EXERCISE DESCRIPTION: Each entry has to be given again in its exact wording, and no picture may appear in the result.

Stored data entries:
===

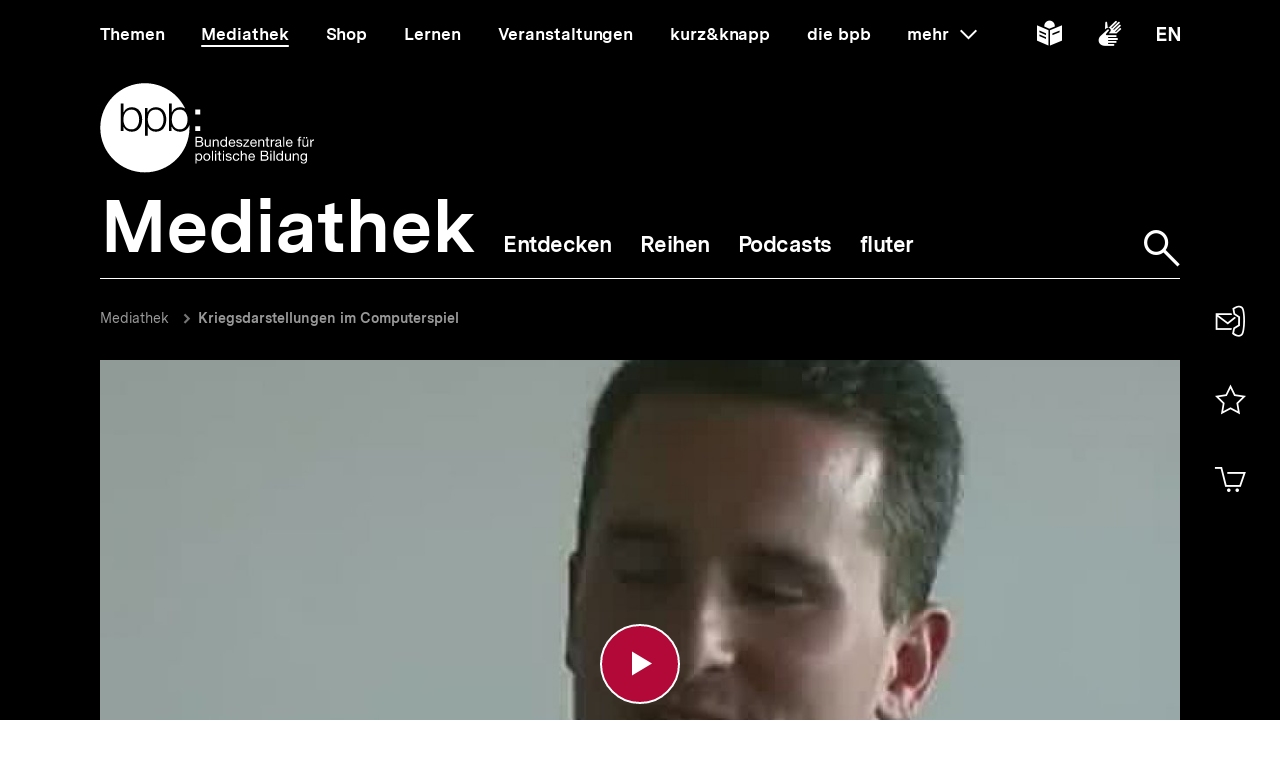

--- FILE ---
content_type: text/javascript
request_url: https://www.bpb.de/themes/custom/bpbtheme/assets/js/2308.1c52c77d79144509da45.js
body_size: 1812
content:
(self.webpackChunkbpb_2019=self.webpackChunkbpb_2019||[]).push([[2308],{22308:function(){videojs.addLanguage("de",{Play:"Wiedergabe",Pause:"Pause",Replay:"Erneut abspielen","Current Time":"Aktueller Zeitpunkt",Duration:"Dauer","Remaining Time":"Verbleibende Zeit","Stream Type":"Streamtyp",LIVE:"LIVE",Loaded:"Geladen",Progress:"Status",Fullscreen:"Vollbild","Non-Fullscreen":"Vollbildmodus beenden",Mute:"Ton aus",Unmute:"Ton ein","Playback Rate":"Wiedergabegeschwindigkeit",Subtitles:"Untertitel","subtitles off":"Untertitel aus",Captions:"Untertitel","captions off":"Untertitel aus",Chapters:"Kapitel","You aborted the media playback":"Sie haben die Videowiedergabe abgebrochen.","A network error caused the media download to fail part-way.":"Der Videodownload ist aufgrund eines Netzwerkfehlers fehlgeschlagen.","The media could not be loaded, either because the server or network failed or because the format is not supported.":"Das Video konnte nicht geladen werden, da entweder ein Server- oder Netzwerkfehler auftrat oder das Format nicht unterst\xfctzt wird.","The media playback was aborted due to a corruption problem or because the media used features your browser did not support.":"Die Videowiedergabe wurde entweder wegen eines Problems mit einem besch\xe4digten Video oder wegen verwendeten Funktionen, die vom Browser nicht unterst\xfctzt werden, abgebrochen.","No compatible source was found for this media.":"F\xfcr dieses Video wurde keine kompatible Quelle gefunden.","Play Video":"Video abspielen",Close:"Schlie\xdfen","Modal Window":"Modales Fenster","This is a modal window":"Dies ist ein modales Fenster","This modal can be closed by pressing the Escape key or activating the close button.":'Durch Dr\xfccken der Esc-Taste bzw. Bet\xe4tigung der Schaltfl\xe4che "Schlie\xdfen" wird dieses modale Fenster geschlossen.',", opens captions settings dialog":", \xf6ffnet Einstellungen f\xfcr Untertitel",", opens subtitles settings dialog":", \xf6ffnet Einstellungen f\xfcr Untertitel",", selected":", ausgew\xe4hlt","captions settings":"Untertiteleinstellungen","subtitles settings":"Untertiteleinstellungen","descriptions settings":"Einstellungen f\xfcr Beschreibungen","Close Modal Dialog":"Modales Fenster schlie\xdfen",Descriptions:"Beschreibungen","descriptions off":"Beschreibungen aus","The media is encrypted and we do not have the keys to decrypt it.":"Die Entschl\xfcsselungsschl\xfcssel f\xfcr den verschl\xfcsselten Medieninhalt sind nicht verf\xfcgbar.",", opens descriptions settings dialog":", \xf6ffnet Einstellungen f\xfcr Beschreibungen","Audio Track":"Tonspur",Text:"Schrift",White:"Wei\xdf",Black:"Schwarz",Red:"Rot",Green:"Gr\xfcn",Blue:"Blau",Yellow:"Gelb",Magenta:"Magenta",Cyan:"T\xfcrkis",Background:"Hintergrund",Window:"Fenster",Transparent:"Durchsichtig","Semi-Transparent":"Halbdurchsichtig",Opaque:"Undurchsichtig","Font Size":"Schriftgr\xf6\xdfe","Text Edge Style":"Textkantenstil",None:"Kein",Raised:"Erhoben",Depressed:"Gedr\xfcckt",Uniform:"Uniform",Dropshadow:"Schlagschatten","Font Family":"Schriftfamilie","Proportional Sans-Serif":"Proportionale Sans-Serif","Monospace Sans-Serif":"Monospace Sans-Serif","Proportional Serif":"Proportionale Serif","Monospace Serif":"Monospace Serif",Casual:"Zwanglos",Script:"Schreibschrift","Small Caps":"Small-Caps",Reset:"Zur\xfccksetzen","restore all settings to the default values":"Alle Einstellungen auf die Standardwerte zur\xfccksetzen",Done:"Fertig","Caption Settings Dialog":"Einstellungsdialog f\xfcr Untertitel","Beginning of dialog window. Escape will cancel and close the window.":"Anfang des Dialogfensters. Esc bricht ab und schlie\xdft das Fenster.","End of dialog window.":"Ende des Dialogfensters.","Audio Player":"Audio-Player","Video Player":"Video-Player","Progress Bar":"Fortschrittsbalken","progress bar timing: currentTime={1} duration={2}":"{1} von {2}","Volume Level":"Lautst\xe4rke","{1} is loading.":"{1} wird geladen.","Seek to live, currently behind live":"Zur Live-\xdcbertragung wechseln. Aktuell wird es nicht live abgespielt.","Seek to live, currently playing live":"Zur Live-\xdcbertragung wechseln. Es wird aktuell live abgespielt.","Exit Picture-in-Picture":"Bild-im-Bild-Modus beenden","Picture-in-Picture":"Bild-im-Bild-Modus"})}}]);
//# sourceMappingURL=2308.1c52c77d79144509da45.js.map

===

REPLY TO THE EXERCISE:
--- FILE ---
content_type: text/javascript
request_url: https://www.bpb.de/themes/custom/bpbtheme/assets/js/2308.1c52c77d79144509da45.js
body_size: 1812
content:
(self.webpackChunkbpb_2019=self.webpackChunkbpb_2019||[]).push([[2308],{22308:function(){videojs.addLanguage("de",{Play:"Wiedergabe",Pause:"Pause",Replay:"Erneut abspielen","Current Time":"Aktueller Zeitpunkt",Duration:"Dauer","Remaining Time":"Verbleibende Zeit","Stream Type":"Streamtyp",LIVE:"LIVE",Loaded:"Geladen",Progress:"Status",Fullscreen:"Vollbild","Non-Fullscreen":"Vollbildmodus beenden",Mute:"Ton aus",Unmute:"Ton ein","Playback Rate":"Wiedergabegeschwindigkeit",Subtitles:"Untertitel","subtitles off":"Untertitel aus",Captions:"Untertitel","captions off":"Untertitel aus",Chapters:"Kapitel","You aborted the media playback":"Sie haben die Videowiedergabe abgebrochen.","A network error caused the media download to fail part-way.":"Der Videodownload ist aufgrund eines Netzwerkfehlers fehlgeschlagen.","The media could not be loaded, either because the server or network failed or because the format is not supported.":"Das Video konnte nicht geladen werden, da entweder ein Server- oder Netzwerkfehler auftrat oder das Format nicht unterst\xfctzt wird.","The media playback was aborted due to a corruption problem or because the media used features your browser did not support.":"Die Videowiedergabe wurde entweder wegen eines Problems mit einem besch\xe4digten Video oder wegen verwendeten Funktionen, die vom Browser nicht unterst\xfctzt werden, abgebrochen.","No compatible source was found for this media.":"F\xfcr dieses Video wurde keine kompatible Quelle gefunden.","Play Video":"Video abspielen",Close:"Schlie\xdfen","Modal Window":"Modales Fenster","This is a modal window":"Dies ist ein modales Fenster","This modal can be closed by pressing the Escape key or activating the close button.":'Durch Dr\xfccken der Esc-Taste bzw. Bet\xe4tigung der Schaltfl\xe4che "Schlie\xdfen" wird dieses modale Fenster geschlossen.',", opens captions settings dialog":", \xf6ffnet Einstellungen f\xfcr Untertitel",", opens subtitles settings dialog":", \xf6ffnet Einstellungen f\xfcr Untertitel",", selected":", ausgew\xe4hlt","captions settings":"Untertiteleinstellungen","subtitles settings":"Untertiteleinstellungen","descriptions settings":"Einstellungen f\xfcr Beschreibungen","Close Modal Dialog":"Modales Fenster schlie\xdfen",Descriptions:"Beschreibungen","descriptions off":"Beschreibungen aus","The media is encrypted and we do not have the keys to decrypt it.":"Die Entschl\xfcsselungsschl\xfcssel f\xfcr den verschl\xfcsselten Medieninhalt sind nicht verf\xfcgbar.",", opens descriptions settings dialog":", \xf6ffnet Einstellungen f\xfcr Beschreibungen","Audio Track":"Tonspur",Text:"Schrift",White:"Wei\xdf",Black:"Schwarz",Red:"Rot",Green:"Gr\xfcn",Blue:"Blau",Yellow:"Gelb",Magenta:"Magenta",Cyan:"T\xfcrkis",Background:"Hintergrund",Window:"Fenster",Transparent:"Durchsichtig","Semi-Transparent":"Halbdurchsichtig",Opaque:"Undurchsichtig","Font Size":"Schriftgr\xf6\xdfe","Text Edge Style":"Textkantenstil",None:"Kein",Raised:"Erhoben",Depressed:"Gedr\xfcckt",Uniform:"Uniform",Dropshadow:"Schlagschatten","Font Family":"Schriftfamilie","Proportional Sans-Serif":"Proportionale Sans-Serif","Monospace Sans-Serif":"Monospace Sans-Serif","Proportional Serif":"Proportionale Serif","Monospace Serif":"Monospace Serif",Casual:"Zwanglos",Script:"Schreibschrift","Small Caps":"Small-Caps",Reset:"Zur\xfccksetzen","restore all settings to the default values":"Alle Einstellungen auf die Standardwerte zur\xfccksetzen",Done:"Fertig","Caption Settings Dialog":"Einstellungsdialog f\xfcr Untertitel","Beginning of dialog window. Escape will cancel and close the window.":"Anfang des Dialogfensters. Esc bricht ab und schlie\xdft das Fenster.","End of dialog window.":"Ende des Dialogfensters.","Audio Player":"Audio-Player","Video Player":"Video-Player","Progress Bar":"Fortschrittsbalken","progress bar timing: currentTime={1} duration={2}":"{1} von {2}","Volume Level":"Lautst\xe4rke","{1} is loading.":"{1} wird geladen.","Seek to live, currently behind live":"Zur Live-\xdcbertragung wechseln. Aktuell wird es nicht live abgespielt.","Seek to live, currently playing live":"Zur Live-\xdcbertragung wechseln. Es wird aktuell live abgespielt.","Exit Picture-in-Picture":"Bild-im-Bild-Modus beenden","Picture-in-Picture":"Bild-im-Bild-Modus"})}}]);
//# sourceMappingURL=2308.1c52c77d79144509da45.js.map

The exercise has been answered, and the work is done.